Final Report Summary - DENDROWORLD (Mucosal dendritic cells in intestinal homeostasis and bacteria-related diseases.)
The gut is inhabited by trillions of microorganisms (recently called the microbiota) that are required for the correct functionality of the gut, including the digestive function and the development of immunity to pathogens accidentally ingested with the diet. Hence the microbiota has to be tolerated in the gut so to avoid unwanted immune inflammatory reactions, and to preserve intestinal homeostasis.
In this project we found that intestinal homeostasis is a very complex event comprising several cell-to-cell interactions including immune and non-immune cells. We found that murine dendritic cells that are pivotal in the induction of immunity and tolerance, release a cytokine called TSLP that is important to control the development of T regulatory (Treg) cells and T helper (Th)17 cells. Treg cells are involved in inhibiting the development of inflammation, while Th17 seems to be required for the initial phases of inflammatory bowel disease. The finding that TSLP released by dendritic cells can drive Tregs and limit Th17 development indicates an important role of this protein in the control of intestinal homeostasis. Indeed, in two mouse models of experimental colitis we demonstrate a function of this protein in protecting mice against colitis. We already demonstrated a function of TSLP released by epithelial cells in intestinal homeostasis in the human system but are further analyzing the role of TSLP produced by dendritic cells. We have analyzed the role of different subsets of dendritic cells in the induction of a mucosal antibody response to pathogens and to the microbiota. Indeed, bacteria induce in the gut the production of immunoglobulins of the IgA type. These antibodies are released in the intestinal lumen and are important for excluding bacteria from entering across the intestinal epithelium.
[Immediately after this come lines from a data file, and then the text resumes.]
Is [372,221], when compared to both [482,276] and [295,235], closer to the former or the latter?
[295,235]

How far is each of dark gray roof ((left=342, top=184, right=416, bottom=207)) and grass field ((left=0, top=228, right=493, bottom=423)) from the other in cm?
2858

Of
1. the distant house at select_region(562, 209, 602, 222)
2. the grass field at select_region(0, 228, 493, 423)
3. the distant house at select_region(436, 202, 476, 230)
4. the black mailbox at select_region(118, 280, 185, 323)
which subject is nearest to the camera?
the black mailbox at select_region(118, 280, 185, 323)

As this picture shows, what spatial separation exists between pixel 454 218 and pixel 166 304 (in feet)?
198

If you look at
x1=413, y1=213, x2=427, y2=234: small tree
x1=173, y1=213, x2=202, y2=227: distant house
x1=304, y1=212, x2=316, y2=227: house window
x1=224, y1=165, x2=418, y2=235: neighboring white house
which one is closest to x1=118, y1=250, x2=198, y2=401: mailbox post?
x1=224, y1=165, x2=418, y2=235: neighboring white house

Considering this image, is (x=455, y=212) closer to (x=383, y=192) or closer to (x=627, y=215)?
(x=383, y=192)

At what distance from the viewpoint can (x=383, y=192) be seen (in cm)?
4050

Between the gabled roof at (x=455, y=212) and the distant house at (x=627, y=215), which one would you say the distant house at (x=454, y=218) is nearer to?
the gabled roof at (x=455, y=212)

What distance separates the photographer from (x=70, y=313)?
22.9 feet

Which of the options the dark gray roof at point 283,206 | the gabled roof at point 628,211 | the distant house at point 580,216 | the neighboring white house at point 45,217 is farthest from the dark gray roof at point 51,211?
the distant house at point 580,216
IgA can also serve as an anchor for the microbiota to attach to the mucus and avoid to be washed out by the fecal stream. We have characterized a population of dendritic cells that is responsible for inducing a mucosal IgA response but we also observed that the way of induction of IgA responses to pathogenic versus non-pathogenic bacteria differs and is responsible most likely to control the type of microbiota of one individual over time. We also studied the role of bacteria in intestinal tumor development and have identified a signature of tumor-associated microbiota. We found that even before tumors are established there is a shift in microbiota composition. This may be relevant for diagnostic purposes.
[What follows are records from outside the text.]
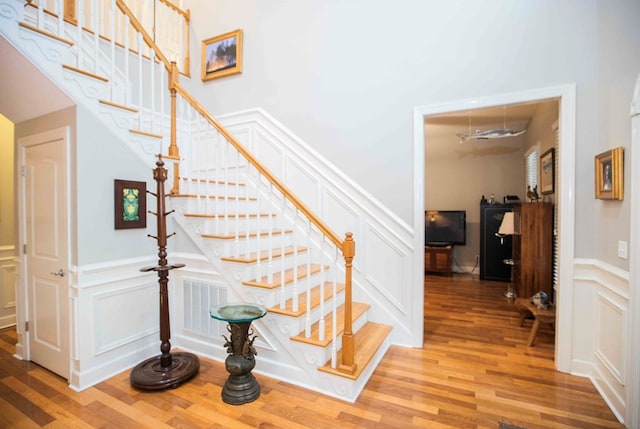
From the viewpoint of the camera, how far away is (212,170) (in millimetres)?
3885

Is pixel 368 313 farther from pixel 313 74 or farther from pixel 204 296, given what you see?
pixel 313 74

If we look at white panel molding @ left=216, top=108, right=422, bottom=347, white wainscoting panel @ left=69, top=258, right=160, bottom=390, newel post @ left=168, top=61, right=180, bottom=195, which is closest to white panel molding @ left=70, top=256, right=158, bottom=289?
white wainscoting panel @ left=69, top=258, right=160, bottom=390

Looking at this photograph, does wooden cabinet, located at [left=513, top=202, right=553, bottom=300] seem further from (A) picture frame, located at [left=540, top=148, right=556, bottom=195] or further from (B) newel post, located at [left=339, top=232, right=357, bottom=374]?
(B) newel post, located at [left=339, top=232, right=357, bottom=374]

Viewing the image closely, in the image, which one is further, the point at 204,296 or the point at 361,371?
the point at 204,296

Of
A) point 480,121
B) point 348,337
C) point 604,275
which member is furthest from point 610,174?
point 480,121

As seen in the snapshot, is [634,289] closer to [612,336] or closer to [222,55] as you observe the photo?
[612,336]

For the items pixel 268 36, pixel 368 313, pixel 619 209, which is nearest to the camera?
pixel 619 209

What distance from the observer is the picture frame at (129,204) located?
268 cm

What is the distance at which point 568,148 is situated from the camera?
8.54 ft

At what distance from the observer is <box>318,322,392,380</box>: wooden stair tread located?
7.66 feet

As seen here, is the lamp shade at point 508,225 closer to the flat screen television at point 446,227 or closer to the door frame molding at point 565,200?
the flat screen television at point 446,227

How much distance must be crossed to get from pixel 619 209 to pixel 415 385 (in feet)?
6.55

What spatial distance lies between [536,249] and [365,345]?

In conclusions, in this project we have analyzed how the gut even if continuously exposed to external challenges preserves its integrity and is capable to quickly respond to changes. We found that the control of the well being of the gut derives from complex interactions between immune and non immune cells. We have identified some of the molecular players involved and that may be the target of future intervention in inflammatory bowel diseases. We also found that while the intestinal flora is in general beneficial to the host under certain circumstances it can contribute to promote disease like in intestinal cancers. Together, these finding open new avenues of intervention and prevention.
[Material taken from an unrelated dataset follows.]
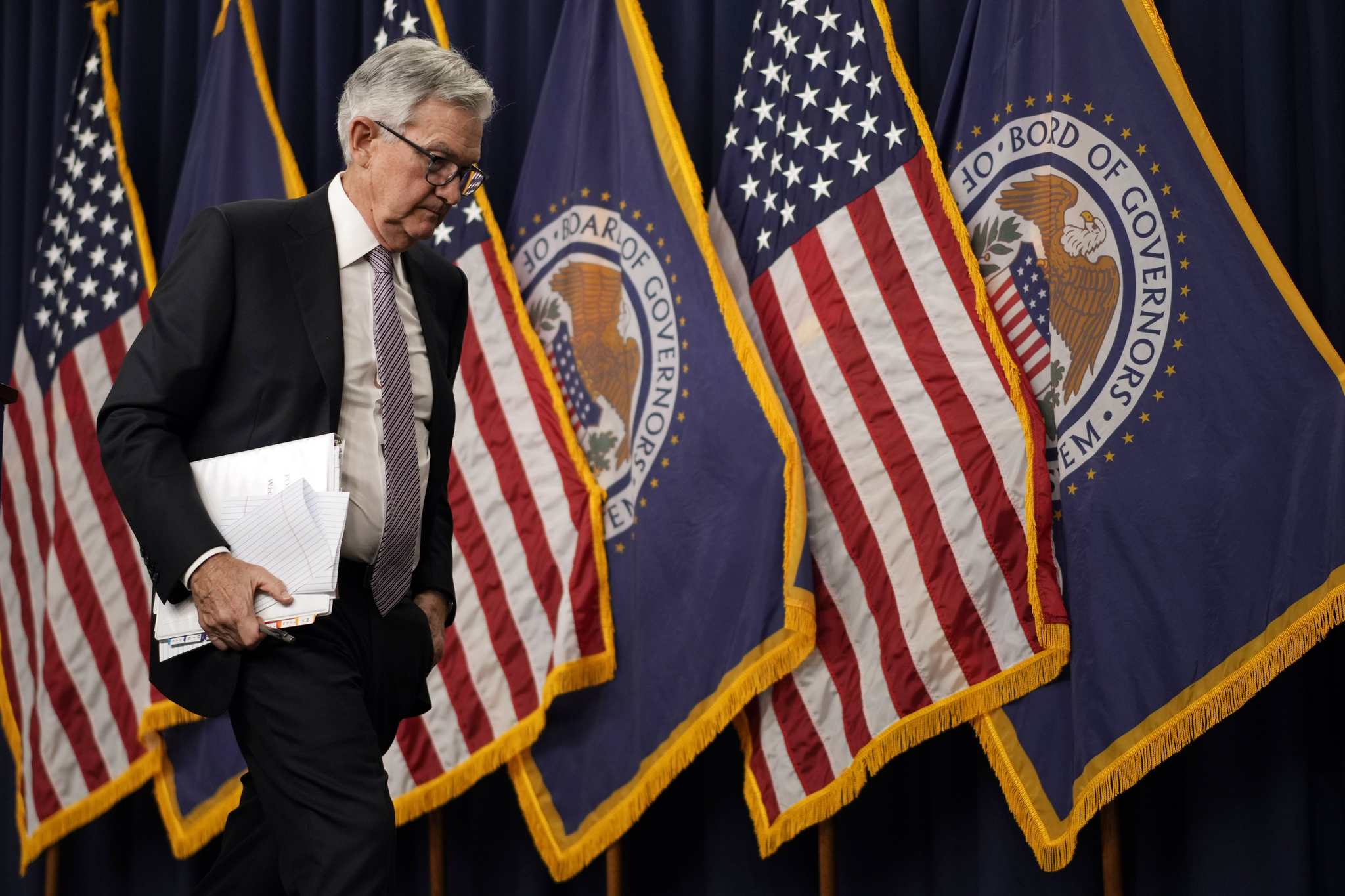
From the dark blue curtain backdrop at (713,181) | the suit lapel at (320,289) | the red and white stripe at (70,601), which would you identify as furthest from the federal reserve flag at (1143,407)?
the red and white stripe at (70,601)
In this project we found that intestinal homeostasis is a very complex event comprising several cell-to-cell interactions including immune and non-immune cells. We found that murine dendritic cells that are pivotal in the induction of immunity and tolerance, release a cytokine called TSLP that is important to control the development of T regulatory (Treg) cells and T helper (Th)17 cells. Treg cells are involved in inhibiting the development of inflammation, while Th17 seems to be required for the initial phases of inflammatory bowel disease. The finding that TSLP released by dendritic cells can drive Tregs and limit Th17 development indicates an important role of this protein in the control of intestinal homeostasis. Indeed, in two mouse models of experimental colitis we demonstrate a function of this protein in protecting mice against colitis. We already demonstrated a function of TSLP released by epithelial cells in intestinal homeostasis in the human system but are further analyzing the role of TSLP produced by dendritic cells. We have analyzed the role of different subsets of dendritic cells in the induction of a mucosal antibody response to pathogens and to the microbiota. Indeed, bacteria induce in the gut the production of immunoglobulins of the IgA type. These antibodies are released in the intestinal lumen and are important for excluding bacteria from entering across the intestinal epithelium. IgA can also serve as an anchor for the microbiota to attach to the mucus and avoid to be washed out by the fecal stream. We have characterized a population of dendritic cells that is responsible for inducing a mucosal IgA response but we also observed that the way of induction of IgA responses to pathogenic versus non-pathogenic bacteria differs and is responsible most likely to control the type of microbiota of one individual over time. We also studied the role of bacteria in intestinal tumor development and have identified a signature of tumor-associated microbiota. We found that even before tumors are established there is a shift in microbiota composition. This may be relevant for diagnostic purposes.
In conclusions, in this project we have analyzed how the gut even if continuously exposed to external challenges preserves its integrity and is capable to quickly respond to changes. We found that the control of the well being of the gut derives from complex interactions between immune and non immune cells. We have identified some of the molecular players involved and that may be the target of future intervention in inflammatory bowel diseases. We also found that while the intestinal flora is in general beneficial to the host under certain circumstances it can contribute to promote disease like in intestinal cancers. Together, these finding open new avenues of intervention and prevention.